Wicker and Booker said it was important to give Amtrak funding to make safety improvements, especially on its heavily traveled tracks in the Northeast Corridor. “The nation’s passenger rail system serves as an integral part of our overall transportation structure and our economy,” Wicker said in a statement. “The tragic accident in Pennsylvania last month was a heartbreaking reminder that the system is far from perfect. This bipartisan measure would make robust improvements to safety programs, improve existing infrastructure, and empower state and local officials. The bill also leverages private sector investment, cuts red tape, and increases transparency to make our critical infrastructure dollars go further.”
Booker agreed, saying lawmakers need to invest in Amtrak not only because of safety but to help the flow of U.S. business. “To help the United States compete globally, we must invest in a safe and reliable passenger rail system that Americans can depend on. But too often our rail system falls short due to a lack of adequate infrastructure investment,” he said. “Our bipartisan bill takes important steps to improve rail safety in the wake of last month’s tragic derailment, modernize our aging passenger rail network, and maximize investments in infrastructure through improved financing and grant programs.”
The lower chamber had previously passed a $7.8 billion bill for Amtrak that was known as the Passenger Rail Reform and Investment Act. The Senate's version of the measure would give Amtrak a slight increase from the present level of funding. Rail supporters have indicated they greatly prefer the Senate’s version of the Amtrak funding measure because it does not cut the federal government's spending on the company.
This initiative has been proposed directly on the heels of a recent announcement by House lawmakers that they will begin to probe the progress of railroads—Amtrak in particular—in implementing federally required positive train control systems.
The House Transportation and Infrastructure Committee will hold a hearing on June 24, titled “The State of Positive Train Control Implementation in the United States.” The hearing follows federal regulators’ warning that most of the nation’s railways will fail to meet the December deadline for implementing an automated system.

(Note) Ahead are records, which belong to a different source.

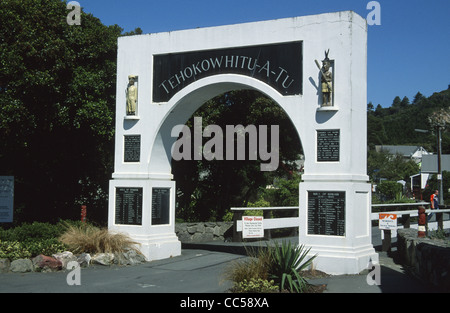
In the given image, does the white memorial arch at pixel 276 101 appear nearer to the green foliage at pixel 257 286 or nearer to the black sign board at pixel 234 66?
the black sign board at pixel 234 66

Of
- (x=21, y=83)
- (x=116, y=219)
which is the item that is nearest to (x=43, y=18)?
(x=21, y=83)

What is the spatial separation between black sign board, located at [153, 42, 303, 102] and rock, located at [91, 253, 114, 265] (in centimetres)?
420

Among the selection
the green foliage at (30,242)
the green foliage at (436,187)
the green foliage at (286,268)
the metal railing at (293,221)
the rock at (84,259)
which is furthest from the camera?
the green foliage at (436,187)

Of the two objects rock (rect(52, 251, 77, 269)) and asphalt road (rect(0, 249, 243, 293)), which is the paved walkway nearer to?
asphalt road (rect(0, 249, 243, 293))

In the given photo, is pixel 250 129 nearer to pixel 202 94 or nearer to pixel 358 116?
pixel 202 94

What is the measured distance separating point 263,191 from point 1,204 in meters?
10.8

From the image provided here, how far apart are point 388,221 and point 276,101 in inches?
182

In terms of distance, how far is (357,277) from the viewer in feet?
35.7

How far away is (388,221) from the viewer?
1413 cm

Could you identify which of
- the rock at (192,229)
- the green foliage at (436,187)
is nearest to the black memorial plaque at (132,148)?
the rock at (192,229)

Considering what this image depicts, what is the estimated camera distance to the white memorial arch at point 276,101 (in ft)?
38.1

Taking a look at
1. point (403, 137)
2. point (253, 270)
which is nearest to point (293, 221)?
point (253, 270)

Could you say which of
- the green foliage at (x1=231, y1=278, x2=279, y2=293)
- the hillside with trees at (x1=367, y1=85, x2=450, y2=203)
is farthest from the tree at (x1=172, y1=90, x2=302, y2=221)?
the hillside with trees at (x1=367, y1=85, x2=450, y2=203)

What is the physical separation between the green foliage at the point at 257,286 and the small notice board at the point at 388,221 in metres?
6.21
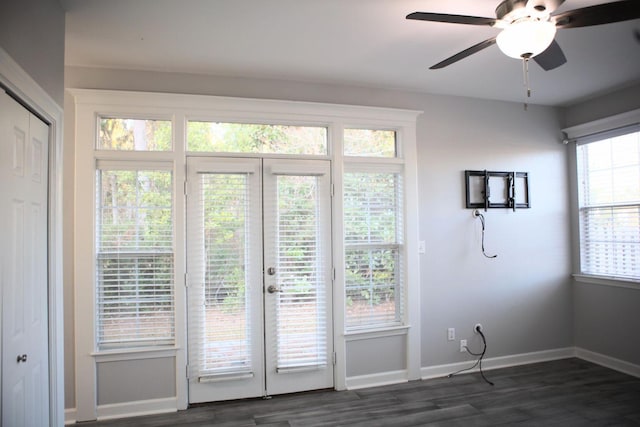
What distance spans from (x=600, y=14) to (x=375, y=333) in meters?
2.77

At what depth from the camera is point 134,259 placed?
3064 mm

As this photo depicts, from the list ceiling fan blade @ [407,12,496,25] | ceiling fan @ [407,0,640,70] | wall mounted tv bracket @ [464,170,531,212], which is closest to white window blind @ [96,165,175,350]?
ceiling fan blade @ [407,12,496,25]

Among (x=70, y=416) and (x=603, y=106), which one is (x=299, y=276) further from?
(x=603, y=106)

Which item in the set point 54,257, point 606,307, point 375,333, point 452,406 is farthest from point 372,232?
point 606,307

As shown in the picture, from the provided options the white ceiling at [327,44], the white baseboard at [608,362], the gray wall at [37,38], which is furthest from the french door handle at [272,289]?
the white baseboard at [608,362]

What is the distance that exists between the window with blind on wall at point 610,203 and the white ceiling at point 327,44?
0.61m

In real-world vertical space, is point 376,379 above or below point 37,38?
below

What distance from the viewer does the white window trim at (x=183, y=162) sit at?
2.96 m

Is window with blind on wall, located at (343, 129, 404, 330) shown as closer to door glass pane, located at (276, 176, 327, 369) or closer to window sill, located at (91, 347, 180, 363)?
door glass pane, located at (276, 176, 327, 369)

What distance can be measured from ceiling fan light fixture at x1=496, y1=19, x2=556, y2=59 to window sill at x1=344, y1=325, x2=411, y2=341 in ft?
8.19

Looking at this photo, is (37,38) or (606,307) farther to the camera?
(606,307)

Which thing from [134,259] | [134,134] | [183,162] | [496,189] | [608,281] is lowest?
[608,281]

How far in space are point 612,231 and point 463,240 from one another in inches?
58.8

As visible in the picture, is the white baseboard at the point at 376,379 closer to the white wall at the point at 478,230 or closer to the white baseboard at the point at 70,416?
the white wall at the point at 478,230
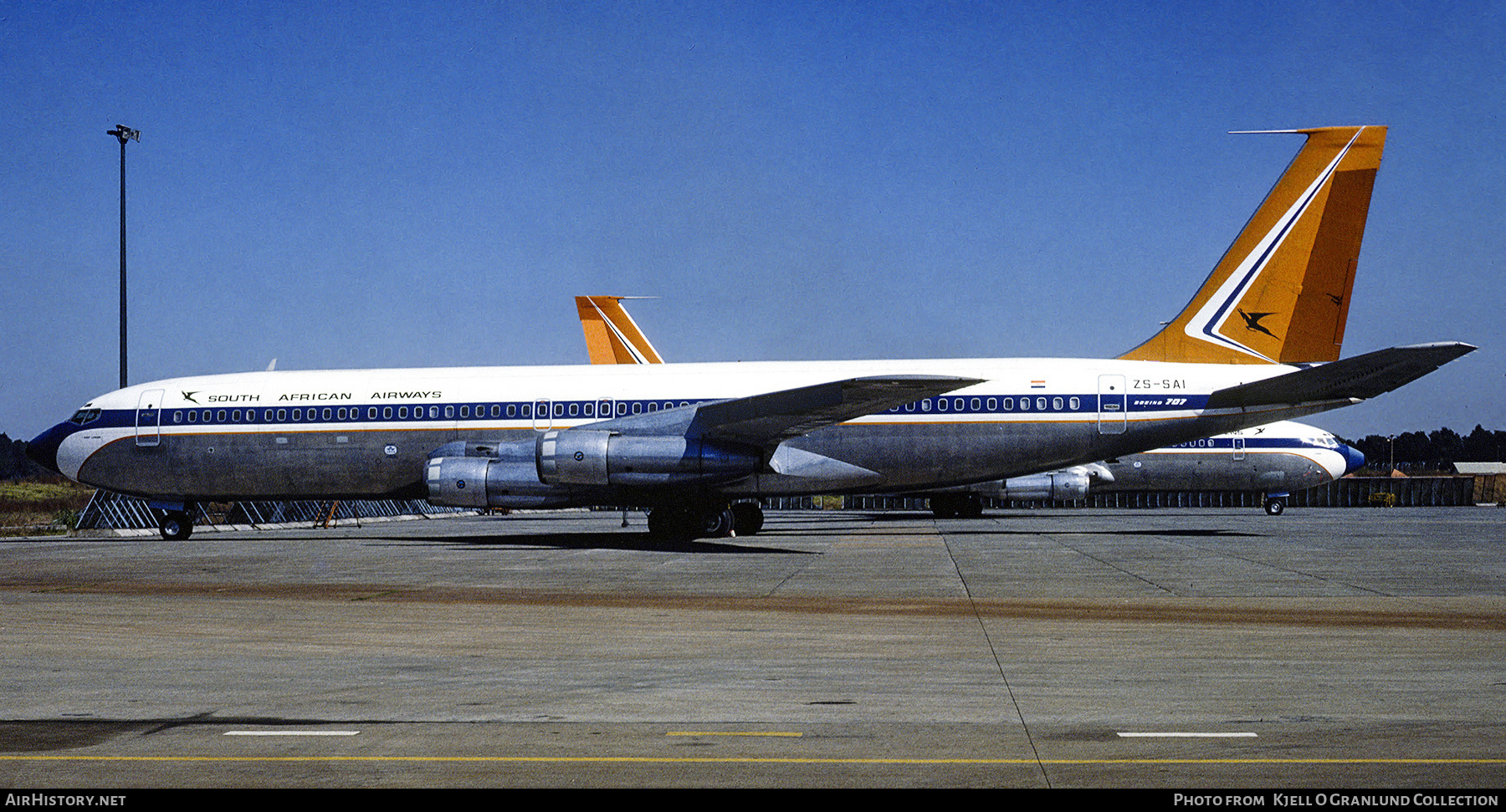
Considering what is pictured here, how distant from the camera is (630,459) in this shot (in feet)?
85.1

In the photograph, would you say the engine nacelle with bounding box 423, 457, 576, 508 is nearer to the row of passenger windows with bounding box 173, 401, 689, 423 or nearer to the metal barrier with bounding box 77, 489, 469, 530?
the row of passenger windows with bounding box 173, 401, 689, 423

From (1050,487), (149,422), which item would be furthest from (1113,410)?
(149,422)

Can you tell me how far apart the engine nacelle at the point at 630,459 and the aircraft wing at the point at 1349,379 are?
1211 centimetres

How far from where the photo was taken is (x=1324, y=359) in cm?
2912

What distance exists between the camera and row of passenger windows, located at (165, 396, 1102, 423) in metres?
28.3

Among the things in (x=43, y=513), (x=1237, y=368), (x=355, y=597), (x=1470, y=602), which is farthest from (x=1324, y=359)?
(x=43, y=513)

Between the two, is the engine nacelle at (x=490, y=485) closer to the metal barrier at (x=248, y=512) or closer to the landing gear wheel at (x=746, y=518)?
the metal barrier at (x=248, y=512)

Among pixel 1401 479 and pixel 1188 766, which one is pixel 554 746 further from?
pixel 1401 479

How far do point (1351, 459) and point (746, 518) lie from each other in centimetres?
3184

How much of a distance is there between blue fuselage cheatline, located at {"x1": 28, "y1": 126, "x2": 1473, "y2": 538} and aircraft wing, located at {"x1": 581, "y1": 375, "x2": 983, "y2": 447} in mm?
96

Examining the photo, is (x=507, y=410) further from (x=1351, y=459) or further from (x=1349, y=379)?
(x=1351, y=459)

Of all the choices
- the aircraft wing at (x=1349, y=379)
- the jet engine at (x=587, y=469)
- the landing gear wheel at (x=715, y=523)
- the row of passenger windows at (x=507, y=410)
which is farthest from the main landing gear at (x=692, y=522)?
the aircraft wing at (x=1349, y=379)

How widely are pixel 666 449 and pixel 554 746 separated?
770 inches

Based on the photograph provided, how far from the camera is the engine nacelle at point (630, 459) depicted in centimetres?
2595
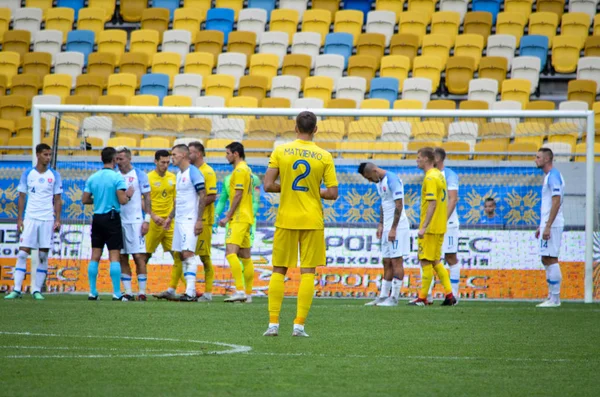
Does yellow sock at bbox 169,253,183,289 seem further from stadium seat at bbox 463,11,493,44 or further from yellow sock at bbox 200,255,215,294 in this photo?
stadium seat at bbox 463,11,493,44

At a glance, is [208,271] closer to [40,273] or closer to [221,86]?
[40,273]

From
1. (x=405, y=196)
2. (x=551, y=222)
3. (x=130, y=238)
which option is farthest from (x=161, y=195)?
(x=551, y=222)

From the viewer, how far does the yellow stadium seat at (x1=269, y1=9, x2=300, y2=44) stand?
Answer: 24328 mm

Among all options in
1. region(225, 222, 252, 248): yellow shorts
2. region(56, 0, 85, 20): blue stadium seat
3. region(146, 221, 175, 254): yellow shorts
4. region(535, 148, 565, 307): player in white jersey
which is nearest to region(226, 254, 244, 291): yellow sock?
region(225, 222, 252, 248): yellow shorts

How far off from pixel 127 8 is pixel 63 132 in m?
10.6

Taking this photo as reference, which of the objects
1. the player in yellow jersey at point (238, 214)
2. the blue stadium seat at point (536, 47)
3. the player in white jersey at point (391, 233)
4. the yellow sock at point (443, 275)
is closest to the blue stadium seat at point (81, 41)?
the blue stadium seat at point (536, 47)

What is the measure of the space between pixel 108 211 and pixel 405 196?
5.26 m

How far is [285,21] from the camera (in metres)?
24.4

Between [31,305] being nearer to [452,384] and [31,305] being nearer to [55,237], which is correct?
[55,237]

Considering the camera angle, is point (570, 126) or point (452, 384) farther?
point (570, 126)

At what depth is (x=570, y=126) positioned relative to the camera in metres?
16.1

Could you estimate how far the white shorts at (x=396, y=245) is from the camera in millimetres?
13492

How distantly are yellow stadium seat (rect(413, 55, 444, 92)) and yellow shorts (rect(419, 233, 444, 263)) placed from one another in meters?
9.54

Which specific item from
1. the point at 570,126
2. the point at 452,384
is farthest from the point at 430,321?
the point at 570,126
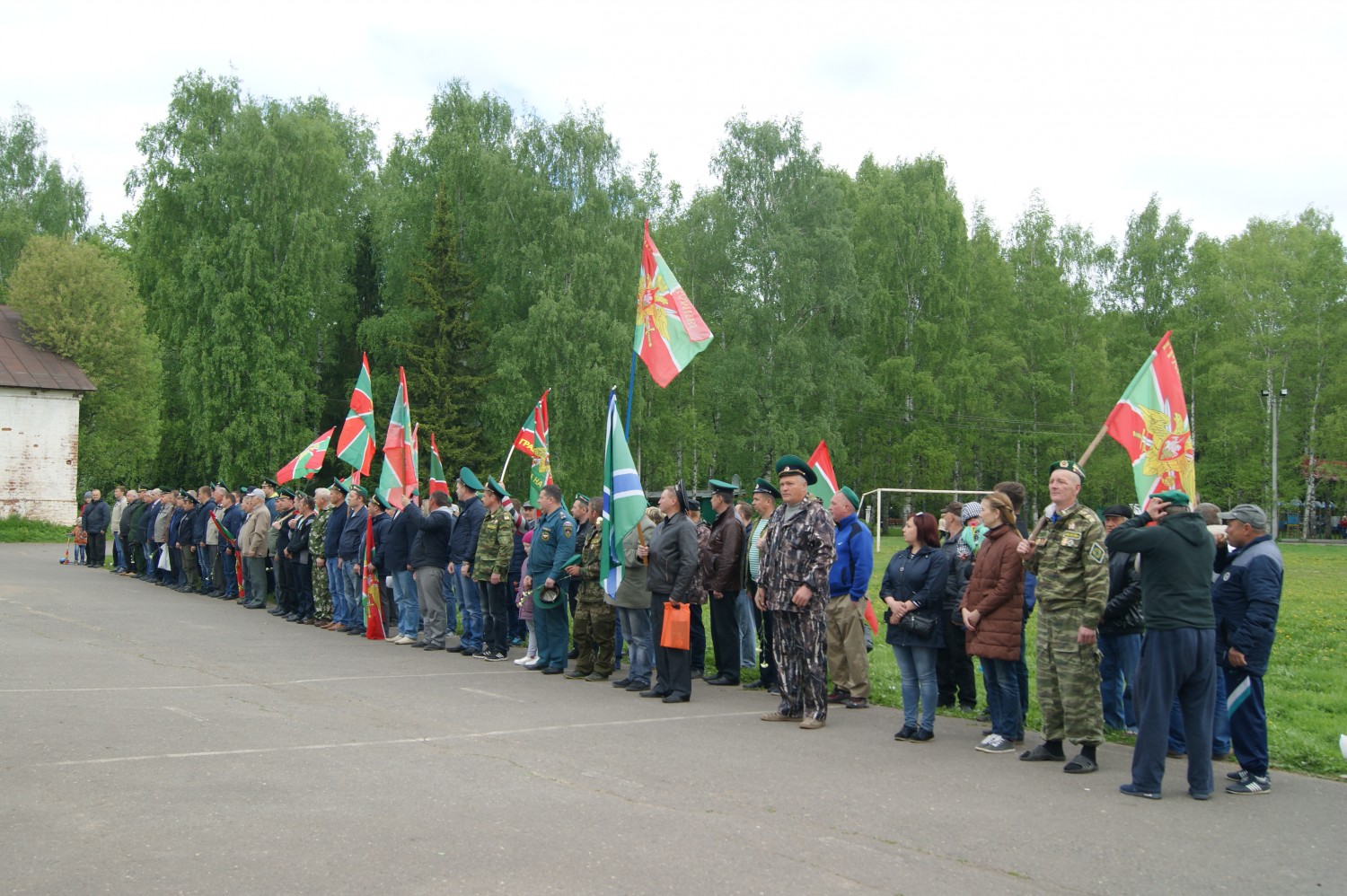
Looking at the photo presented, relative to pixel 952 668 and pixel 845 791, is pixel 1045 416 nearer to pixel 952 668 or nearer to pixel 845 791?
pixel 952 668

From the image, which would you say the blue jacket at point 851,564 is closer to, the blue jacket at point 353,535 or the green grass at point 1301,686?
the green grass at point 1301,686

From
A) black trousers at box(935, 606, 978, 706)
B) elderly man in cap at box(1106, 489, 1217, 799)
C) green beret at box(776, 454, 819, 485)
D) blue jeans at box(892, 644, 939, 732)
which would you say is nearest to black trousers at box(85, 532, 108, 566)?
green beret at box(776, 454, 819, 485)

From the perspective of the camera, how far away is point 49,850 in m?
5.30

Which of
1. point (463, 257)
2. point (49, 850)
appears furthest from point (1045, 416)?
point (49, 850)

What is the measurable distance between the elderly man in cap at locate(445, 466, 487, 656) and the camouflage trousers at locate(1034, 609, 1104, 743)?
724cm

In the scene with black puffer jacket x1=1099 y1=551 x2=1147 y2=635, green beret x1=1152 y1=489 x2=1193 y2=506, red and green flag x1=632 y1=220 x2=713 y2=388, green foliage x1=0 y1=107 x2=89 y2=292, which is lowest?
black puffer jacket x1=1099 y1=551 x2=1147 y2=635

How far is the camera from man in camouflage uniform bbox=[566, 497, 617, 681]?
1183 centimetres

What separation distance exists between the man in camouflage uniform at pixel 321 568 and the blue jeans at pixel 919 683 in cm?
1013

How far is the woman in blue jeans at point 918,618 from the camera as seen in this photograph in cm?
866

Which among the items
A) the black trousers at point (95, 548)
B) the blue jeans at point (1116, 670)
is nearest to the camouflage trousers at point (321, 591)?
the blue jeans at point (1116, 670)

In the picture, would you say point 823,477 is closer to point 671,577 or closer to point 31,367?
point 671,577

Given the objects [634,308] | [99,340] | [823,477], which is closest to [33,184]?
[99,340]

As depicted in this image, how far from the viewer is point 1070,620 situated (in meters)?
7.77

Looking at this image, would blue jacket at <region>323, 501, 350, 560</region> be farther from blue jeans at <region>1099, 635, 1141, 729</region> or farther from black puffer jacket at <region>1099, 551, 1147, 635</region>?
black puffer jacket at <region>1099, 551, 1147, 635</region>
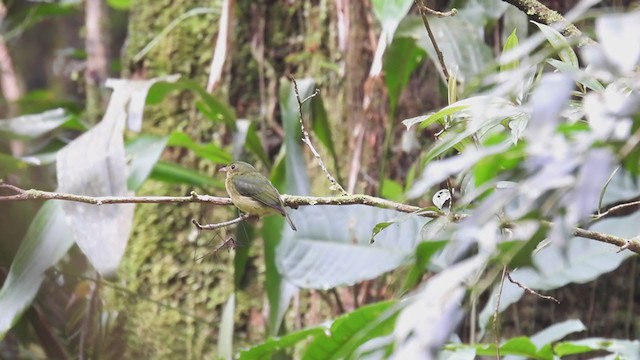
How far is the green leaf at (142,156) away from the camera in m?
2.12

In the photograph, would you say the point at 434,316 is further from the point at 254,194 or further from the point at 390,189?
the point at 390,189

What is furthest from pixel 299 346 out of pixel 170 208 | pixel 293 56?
pixel 293 56

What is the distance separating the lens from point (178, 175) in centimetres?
243

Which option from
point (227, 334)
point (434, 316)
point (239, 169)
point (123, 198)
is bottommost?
point (227, 334)

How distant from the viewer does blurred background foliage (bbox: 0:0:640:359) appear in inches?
65.2

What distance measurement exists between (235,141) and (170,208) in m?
0.65

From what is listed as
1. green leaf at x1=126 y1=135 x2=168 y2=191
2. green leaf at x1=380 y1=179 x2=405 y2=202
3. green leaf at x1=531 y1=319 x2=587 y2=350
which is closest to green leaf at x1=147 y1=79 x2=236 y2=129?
green leaf at x1=126 y1=135 x2=168 y2=191

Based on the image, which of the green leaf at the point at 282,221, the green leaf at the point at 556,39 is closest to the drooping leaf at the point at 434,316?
the green leaf at the point at 556,39

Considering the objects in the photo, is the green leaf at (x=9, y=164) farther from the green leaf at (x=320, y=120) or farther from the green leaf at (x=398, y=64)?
the green leaf at (x=398, y=64)

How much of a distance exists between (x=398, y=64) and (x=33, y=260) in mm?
1061

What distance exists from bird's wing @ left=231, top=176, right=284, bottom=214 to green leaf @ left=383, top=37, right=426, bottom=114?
88cm

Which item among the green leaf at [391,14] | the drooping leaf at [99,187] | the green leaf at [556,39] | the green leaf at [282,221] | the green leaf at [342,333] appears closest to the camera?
the green leaf at [556,39]

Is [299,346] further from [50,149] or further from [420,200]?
[50,149]

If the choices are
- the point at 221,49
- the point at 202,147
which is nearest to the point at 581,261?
the point at 202,147
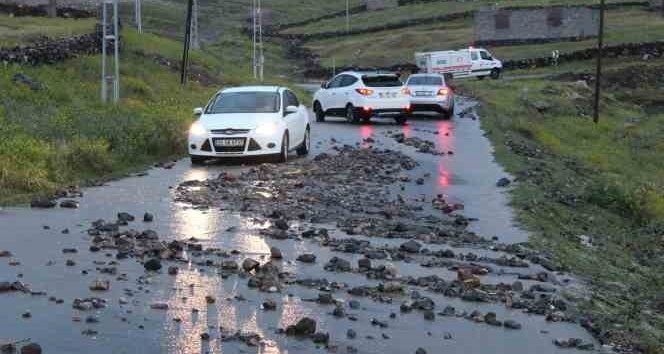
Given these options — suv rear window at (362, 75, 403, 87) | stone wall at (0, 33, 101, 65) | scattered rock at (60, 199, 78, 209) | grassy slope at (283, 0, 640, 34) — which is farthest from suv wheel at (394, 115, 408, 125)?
grassy slope at (283, 0, 640, 34)

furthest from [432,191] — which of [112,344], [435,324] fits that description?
[112,344]

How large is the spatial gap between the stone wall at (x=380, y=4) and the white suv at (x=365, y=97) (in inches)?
3364

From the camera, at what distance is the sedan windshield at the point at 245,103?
2419 cm

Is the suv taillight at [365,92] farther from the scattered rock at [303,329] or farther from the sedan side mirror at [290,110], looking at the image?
the scattered rock at [303,329]

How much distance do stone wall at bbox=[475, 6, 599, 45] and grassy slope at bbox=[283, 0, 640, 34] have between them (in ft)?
55.2

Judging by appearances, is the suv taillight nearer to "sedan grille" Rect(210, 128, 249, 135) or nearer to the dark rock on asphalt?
"sedan grille" Rect(210, 128, 249, 135)

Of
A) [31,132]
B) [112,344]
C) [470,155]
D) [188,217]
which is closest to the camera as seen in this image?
[112,344]

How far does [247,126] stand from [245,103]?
1.31 metres

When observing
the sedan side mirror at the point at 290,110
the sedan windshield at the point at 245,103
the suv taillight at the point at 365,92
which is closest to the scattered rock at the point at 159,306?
the sedan windshield at the point at 245,103

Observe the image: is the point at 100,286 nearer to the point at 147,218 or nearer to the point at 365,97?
the point at 147,218

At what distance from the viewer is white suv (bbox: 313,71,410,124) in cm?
3606

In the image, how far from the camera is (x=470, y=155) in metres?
27.0

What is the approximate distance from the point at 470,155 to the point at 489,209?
8925 millimetres

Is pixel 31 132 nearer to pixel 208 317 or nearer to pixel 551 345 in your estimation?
pixel 208 317
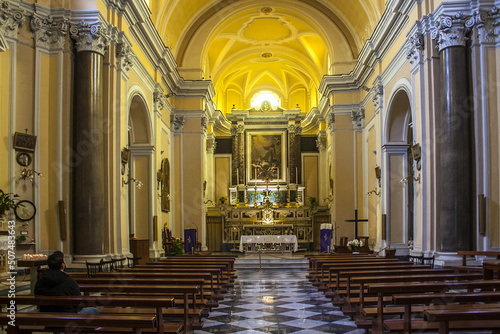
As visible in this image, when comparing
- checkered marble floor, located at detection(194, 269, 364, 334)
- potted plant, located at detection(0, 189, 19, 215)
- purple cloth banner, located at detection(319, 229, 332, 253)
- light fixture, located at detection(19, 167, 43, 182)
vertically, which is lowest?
checkered marble floor, located at detection(194, 269, 364, 334)

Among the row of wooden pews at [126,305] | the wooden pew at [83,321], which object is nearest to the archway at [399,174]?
the row of wooden pews at [126,305]

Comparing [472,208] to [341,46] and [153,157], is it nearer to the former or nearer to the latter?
[153,157]

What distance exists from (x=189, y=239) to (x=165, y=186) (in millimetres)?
2501

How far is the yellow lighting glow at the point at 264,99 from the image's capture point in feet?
97.4

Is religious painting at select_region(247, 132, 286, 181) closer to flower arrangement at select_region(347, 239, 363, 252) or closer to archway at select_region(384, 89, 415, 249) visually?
flower arrangement at select_region(347, 239, 363, 252)

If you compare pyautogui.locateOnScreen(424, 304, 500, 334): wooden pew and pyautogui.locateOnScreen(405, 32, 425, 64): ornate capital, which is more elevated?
pyautogui.locateOnScreen(405, 32, 425, 64): ornate capital

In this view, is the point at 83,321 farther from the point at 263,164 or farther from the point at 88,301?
the point at 263,164

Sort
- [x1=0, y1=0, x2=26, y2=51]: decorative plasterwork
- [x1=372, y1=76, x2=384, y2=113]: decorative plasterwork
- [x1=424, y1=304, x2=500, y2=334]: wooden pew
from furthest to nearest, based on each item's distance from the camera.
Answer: [x1=372, y1=76, x2=384, y2=113]: decorative plasterwork → [x1=0, y1=0, x2=26, y2=51]: decorative plasterwork → [x1=424, y1=304, x2=500, y2=334]: wooden pew

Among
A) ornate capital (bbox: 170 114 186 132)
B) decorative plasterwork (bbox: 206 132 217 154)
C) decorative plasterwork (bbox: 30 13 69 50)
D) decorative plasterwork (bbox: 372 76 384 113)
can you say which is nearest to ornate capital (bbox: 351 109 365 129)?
decorative plasterwork (bbox: 372 76 384 113)

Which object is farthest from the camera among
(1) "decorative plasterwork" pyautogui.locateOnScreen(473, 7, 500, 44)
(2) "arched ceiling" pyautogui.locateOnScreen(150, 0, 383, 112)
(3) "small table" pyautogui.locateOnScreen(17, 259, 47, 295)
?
(2) "arched ceiling" pyautogui.locateOnScreen(150, 0, 383, 112)

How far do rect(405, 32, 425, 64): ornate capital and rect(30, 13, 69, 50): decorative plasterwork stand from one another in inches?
289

Railroads currently have until Dec. 31 to install the positive train control system, which regulates the speed and track movements of trains, under a law passed in the aftermath of a 2008 commuter rail crash in California. Prior to last month’s Amtrak crash near Philadelphia, lawmakers had sought to push back the deadline to 2020 at the behest of railroad companies. That motion is now all but quashed, much to the relief and applause of safety organizations.